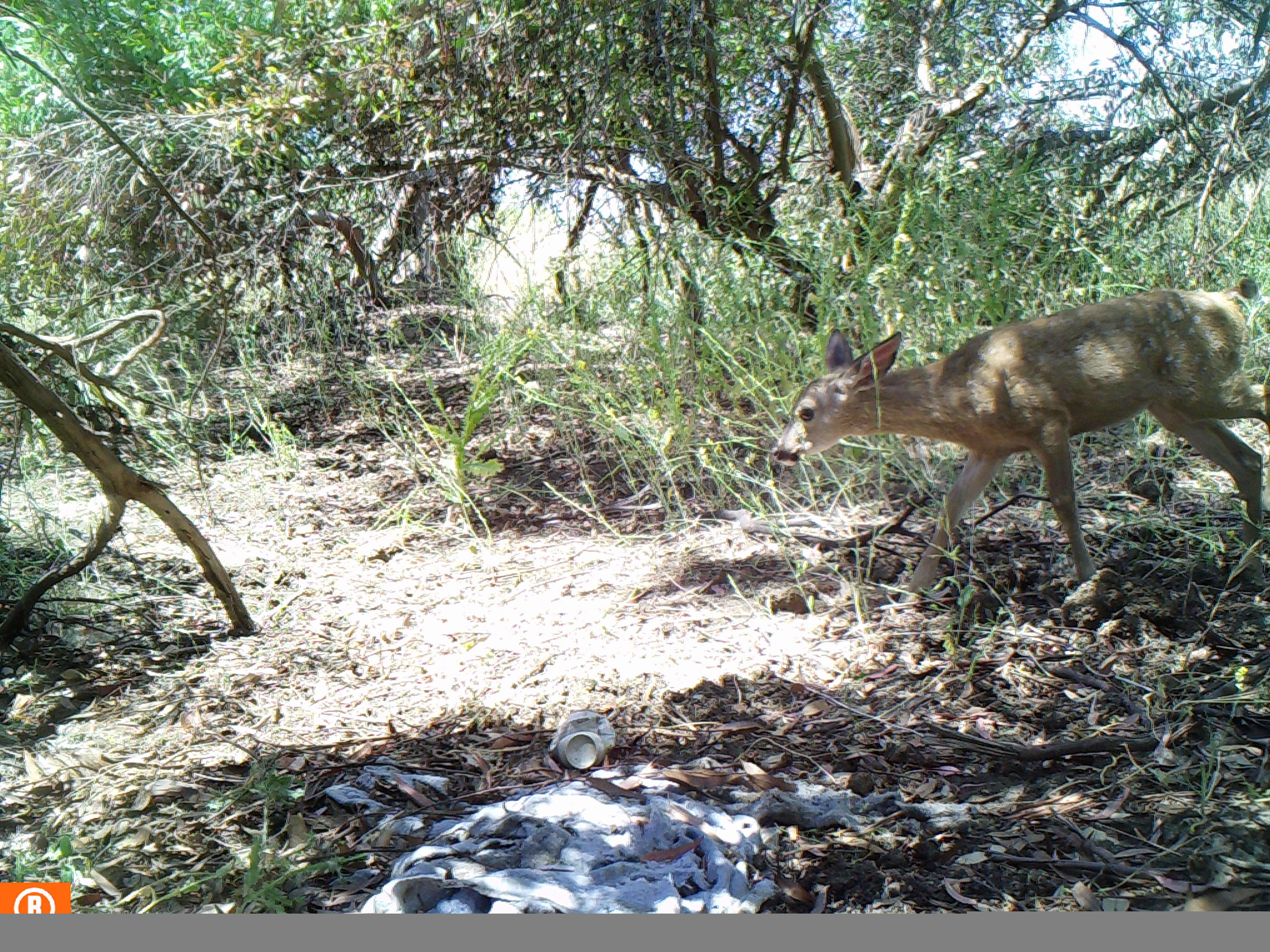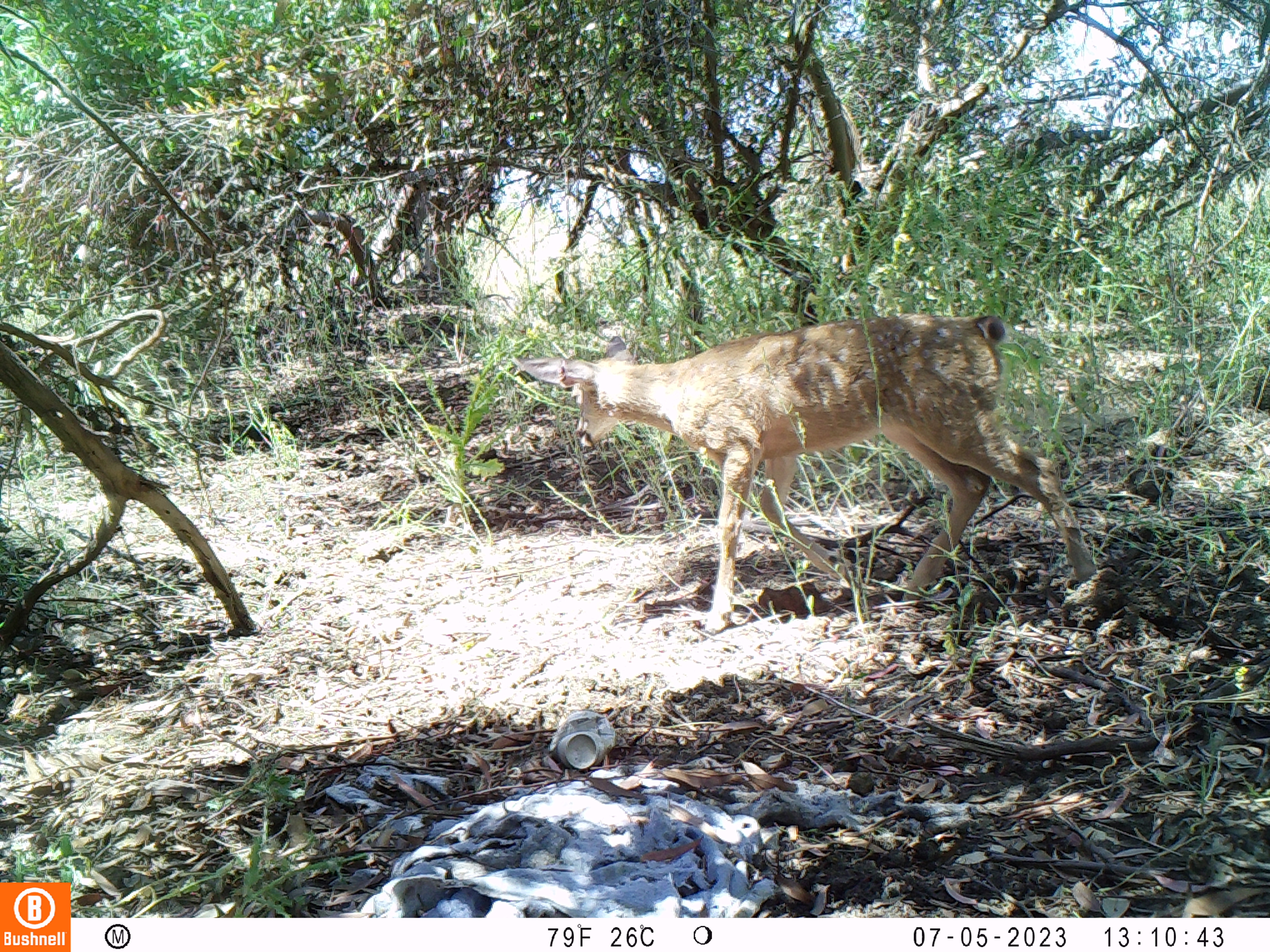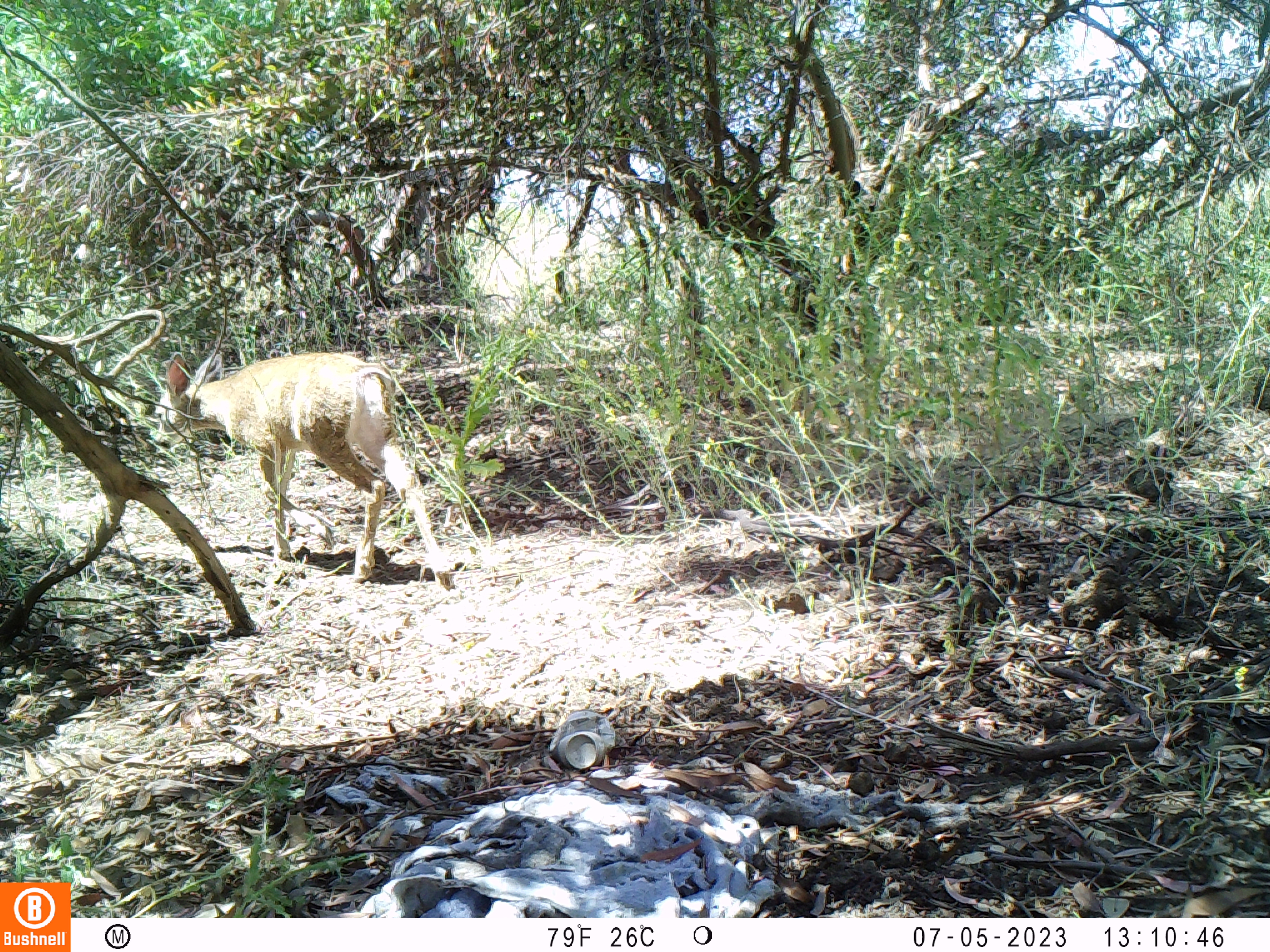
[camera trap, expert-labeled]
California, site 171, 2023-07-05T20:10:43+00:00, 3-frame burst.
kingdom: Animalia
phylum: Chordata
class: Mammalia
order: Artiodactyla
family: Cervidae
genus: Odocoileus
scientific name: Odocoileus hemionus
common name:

━━━━━━━━

# Assignment:
Pictures are to be left out; set down everything else in the records exactly.

# Output:
[camera trap, expert-labeled]
California, site 171, 2023-07-05T20:10:43+00:00, 3-frame burst.
kingdom: Animalia
phylum: Chordata
class: Mammalia
order: Artiodactyla
family: Cervidae
genus: Odocoileus
scientific name: Odocoileus hemionus
common name:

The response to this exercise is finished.